【インド英語】独特のヒングリッシュフレーズ13選


「インド英語」「ヒングリッシュ」と聞いて、みなさんどんな印象をもつでしょうか。「訛りが強そう。」「聞き取れなさそう。」などのマイナスイメージが多いのではないでしょうか?インドに行ってみたいけど英語は通じるのかな、インド人と話せるのかなという不安がある人は、これから紹介するインド英語のくせや、英米の英語にはない表現を知って、インドでの生活に役立ててください。

インド人ってどれくらい英語が話せるの?


(参照:インド マクロ経済概況 – 財務省 2013)

まず最初に気になるのが、英語が話せるインド人ってどれだけいるの?ということではないでしょうか。インドでは「第二の公用語」とされる英語ですが、実際にはどれだけの人が英語を話せるのでしょう。2005年に実施されたインド人間開発調査(IHDS-2005)によると、インド人の人口のうち、「英語が流ちょうに話せる」または「少し話せる」と回答したのは全体の20%(図1参照)。以外にも80%の人が「英語が話せない」と回答しています。
(図1)

しかし、もしビジネスでインドに来るのなら、周囲のインド人はほとんどが英語を話せるでしょう。ですが、インドは貧富の差が激しく、まだ貧しい人たちがたくさんいます。
(図2)
この調査結果によると、インドの上位中間層以上の人は全体の13.2%。「英語が話せる」と回答した人の割合が、インドの富裕層・上位中間層の割合を上回っています。

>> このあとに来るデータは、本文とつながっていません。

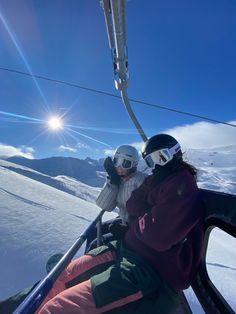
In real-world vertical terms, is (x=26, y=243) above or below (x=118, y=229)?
below

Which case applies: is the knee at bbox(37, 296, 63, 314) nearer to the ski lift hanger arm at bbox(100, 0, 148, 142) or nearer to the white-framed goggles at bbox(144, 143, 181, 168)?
the white-framed goggles at bbox(144, 143, 181, 168)

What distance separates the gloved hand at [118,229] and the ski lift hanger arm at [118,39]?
1.28 meters

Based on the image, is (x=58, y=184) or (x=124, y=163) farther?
(x=58, y=184)

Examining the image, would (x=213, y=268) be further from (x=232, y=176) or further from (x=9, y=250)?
(x=232, y=176)

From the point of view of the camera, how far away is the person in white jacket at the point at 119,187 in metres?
3.06

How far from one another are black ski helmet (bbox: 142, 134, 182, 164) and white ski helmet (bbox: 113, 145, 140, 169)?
76cm

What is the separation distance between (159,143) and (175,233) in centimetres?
80

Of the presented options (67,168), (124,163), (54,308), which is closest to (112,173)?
(124,163)

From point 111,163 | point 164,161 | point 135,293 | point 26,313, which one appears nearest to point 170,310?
point 135,293

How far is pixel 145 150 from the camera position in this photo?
2.51 meters

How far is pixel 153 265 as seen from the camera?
76.3 inches

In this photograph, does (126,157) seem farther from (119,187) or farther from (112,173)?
(119,187)

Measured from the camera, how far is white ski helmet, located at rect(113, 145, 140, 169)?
3295mm

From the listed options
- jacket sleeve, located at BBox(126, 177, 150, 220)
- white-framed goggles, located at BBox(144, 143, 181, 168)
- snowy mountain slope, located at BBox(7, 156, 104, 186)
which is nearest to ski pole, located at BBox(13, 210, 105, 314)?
jacket sleeve, located at BBox(126, 177, 150, 220)
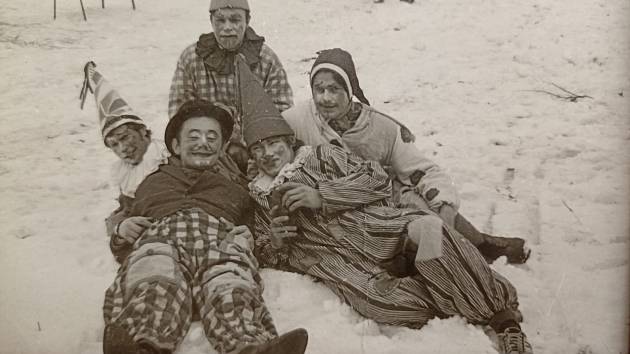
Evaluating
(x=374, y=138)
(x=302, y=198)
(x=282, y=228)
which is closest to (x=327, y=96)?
(x=374, y=138)

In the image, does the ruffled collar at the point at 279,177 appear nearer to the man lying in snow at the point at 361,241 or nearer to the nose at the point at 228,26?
the man lying in snow at the point at 361,241

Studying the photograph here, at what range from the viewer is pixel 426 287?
190 centimetres

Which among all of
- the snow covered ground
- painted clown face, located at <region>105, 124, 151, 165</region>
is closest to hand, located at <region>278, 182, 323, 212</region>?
the snow covered ground

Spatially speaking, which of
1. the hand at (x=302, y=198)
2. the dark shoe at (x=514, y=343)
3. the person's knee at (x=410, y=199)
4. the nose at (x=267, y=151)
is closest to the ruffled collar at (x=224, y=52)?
the nose at (x=267, y=151)

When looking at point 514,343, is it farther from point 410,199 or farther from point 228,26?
point 228,26

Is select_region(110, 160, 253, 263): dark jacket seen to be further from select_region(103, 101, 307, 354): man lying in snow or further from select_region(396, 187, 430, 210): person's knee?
select_region(396, 187, 430, 210): person's knee

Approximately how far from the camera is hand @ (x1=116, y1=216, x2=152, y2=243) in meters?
1.99

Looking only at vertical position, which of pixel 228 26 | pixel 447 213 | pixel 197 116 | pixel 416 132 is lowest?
pixel 447 213

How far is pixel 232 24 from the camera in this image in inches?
90.4

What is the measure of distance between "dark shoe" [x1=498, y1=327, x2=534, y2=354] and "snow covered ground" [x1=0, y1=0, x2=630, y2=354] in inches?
2.1

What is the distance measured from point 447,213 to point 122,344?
1.05 meters

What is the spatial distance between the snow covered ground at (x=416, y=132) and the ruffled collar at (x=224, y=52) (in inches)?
2.0

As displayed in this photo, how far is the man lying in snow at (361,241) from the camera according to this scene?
6.07 ft

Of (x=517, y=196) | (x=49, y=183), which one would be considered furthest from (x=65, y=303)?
(x=517, y=196)
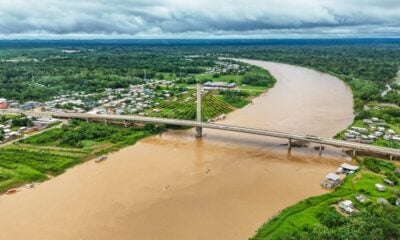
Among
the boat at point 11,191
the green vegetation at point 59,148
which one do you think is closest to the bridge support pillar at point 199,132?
the green vegetation at point 59,148

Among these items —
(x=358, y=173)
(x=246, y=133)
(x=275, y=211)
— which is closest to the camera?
(x=275, y=211)

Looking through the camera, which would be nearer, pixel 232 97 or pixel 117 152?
pixel 117 152

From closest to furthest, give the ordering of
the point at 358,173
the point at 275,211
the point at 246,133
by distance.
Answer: the point at 275,211
the point at 358,173
the point at 246,133

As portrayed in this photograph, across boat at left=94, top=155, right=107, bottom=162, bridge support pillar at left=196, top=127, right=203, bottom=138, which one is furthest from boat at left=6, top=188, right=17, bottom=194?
bridge support pillar at left=196, top=127, right=203, bottom=138

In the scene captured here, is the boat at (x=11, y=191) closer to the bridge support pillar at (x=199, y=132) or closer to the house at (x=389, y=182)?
the bridge support pillar at (x=199, y=132)

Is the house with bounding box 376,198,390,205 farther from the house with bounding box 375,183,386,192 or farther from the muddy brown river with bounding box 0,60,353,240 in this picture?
the muddy brown river with bounding box 0,60,353,240

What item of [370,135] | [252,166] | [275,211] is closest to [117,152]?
[252,166]

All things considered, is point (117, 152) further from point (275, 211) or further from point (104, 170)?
point (275, 211)
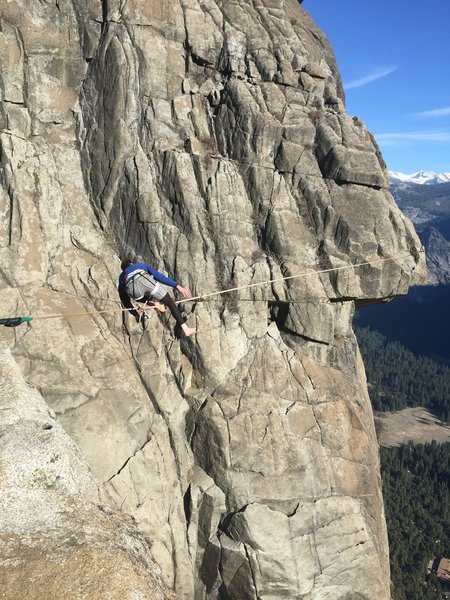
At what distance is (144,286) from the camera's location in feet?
50.5

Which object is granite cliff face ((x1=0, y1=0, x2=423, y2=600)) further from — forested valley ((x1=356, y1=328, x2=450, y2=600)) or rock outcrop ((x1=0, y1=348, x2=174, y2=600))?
forested valley ((x1=356, y1=328, x2=450, y2=600))

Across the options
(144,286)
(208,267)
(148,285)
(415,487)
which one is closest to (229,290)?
(208,267)

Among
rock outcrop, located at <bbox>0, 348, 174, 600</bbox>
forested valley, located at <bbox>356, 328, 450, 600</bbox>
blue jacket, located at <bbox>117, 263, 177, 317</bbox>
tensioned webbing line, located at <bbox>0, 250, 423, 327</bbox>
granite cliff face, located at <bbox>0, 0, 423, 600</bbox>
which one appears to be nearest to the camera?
rock outcrop, located at <bbox>0, 348, 174, 600</bbox>

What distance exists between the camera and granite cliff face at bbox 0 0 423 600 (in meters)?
15.1

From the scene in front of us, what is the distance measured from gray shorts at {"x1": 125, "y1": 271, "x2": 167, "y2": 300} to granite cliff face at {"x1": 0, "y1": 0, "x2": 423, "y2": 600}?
4.71 feet

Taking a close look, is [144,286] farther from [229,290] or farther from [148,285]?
[229,290]

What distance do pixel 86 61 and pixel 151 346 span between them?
412 inches

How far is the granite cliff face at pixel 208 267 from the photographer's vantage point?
1514 cm

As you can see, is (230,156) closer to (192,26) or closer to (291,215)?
(291,215)

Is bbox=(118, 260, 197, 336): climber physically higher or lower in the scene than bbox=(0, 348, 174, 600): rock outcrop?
higher

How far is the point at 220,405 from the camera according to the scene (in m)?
16.2

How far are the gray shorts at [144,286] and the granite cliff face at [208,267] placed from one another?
1.43 meters

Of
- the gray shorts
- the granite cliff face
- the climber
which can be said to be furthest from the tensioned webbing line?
the gray shorts

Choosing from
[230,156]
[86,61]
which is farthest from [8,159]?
[230,156]
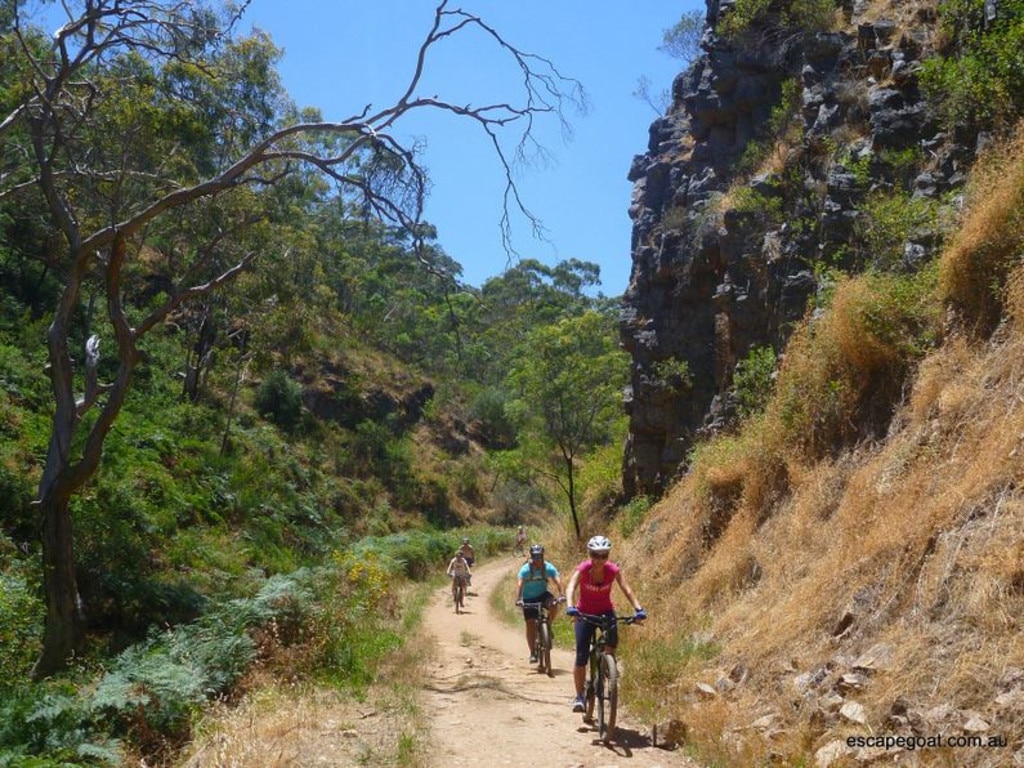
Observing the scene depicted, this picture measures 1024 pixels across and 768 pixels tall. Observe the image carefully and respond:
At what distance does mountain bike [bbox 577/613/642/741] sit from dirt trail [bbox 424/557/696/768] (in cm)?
15

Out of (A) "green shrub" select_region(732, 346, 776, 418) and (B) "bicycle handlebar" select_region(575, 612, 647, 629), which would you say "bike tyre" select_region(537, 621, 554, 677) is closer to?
(B) "bicycle handlebar" select_region(575, 612, 647, 629)

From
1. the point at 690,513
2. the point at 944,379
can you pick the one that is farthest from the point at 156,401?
the point at 944,379

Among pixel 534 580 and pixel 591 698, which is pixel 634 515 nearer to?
pixel 534 580

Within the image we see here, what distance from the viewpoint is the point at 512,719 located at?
8648 millimetres

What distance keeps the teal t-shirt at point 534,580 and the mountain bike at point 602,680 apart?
3678 mm

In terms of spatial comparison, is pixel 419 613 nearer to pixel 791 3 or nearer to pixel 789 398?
pixel 789 398

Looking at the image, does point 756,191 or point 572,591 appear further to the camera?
point 756,191

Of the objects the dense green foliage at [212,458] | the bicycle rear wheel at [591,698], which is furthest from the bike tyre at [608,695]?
the dense green foliage at [212,458]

豊かな家庭に育ったほうが、教育レベルも高く英語を話せる人の割合が高いとすると、ほとんどの富裕層・上位中間層のインド人が英語を話せる、と考えられます。そのため、仕事を通して知り合うインド人ビジネスマンは、ほぼ全員が英語を話せる、と言えます。実際に、私のオフィスにいるインド人スタッフも全員が英語を話すことができます。

さらに、観光地で働くインド人の方は接客をするために、英語だけでなく日本語や他の言語を学んでいたりします。かなりのローカル地方に行かない限り、英語が伝わらないということはないでしょう。実際にインドでマーケットにいっても、ほとんどの店員さんと英語でコミュニケーションがとれます。英語も公用語のため、標識や飲食店のメニューなどにも英語表記があります。英語がわかれば、言葉がわからず途方に暮れることはまずありません。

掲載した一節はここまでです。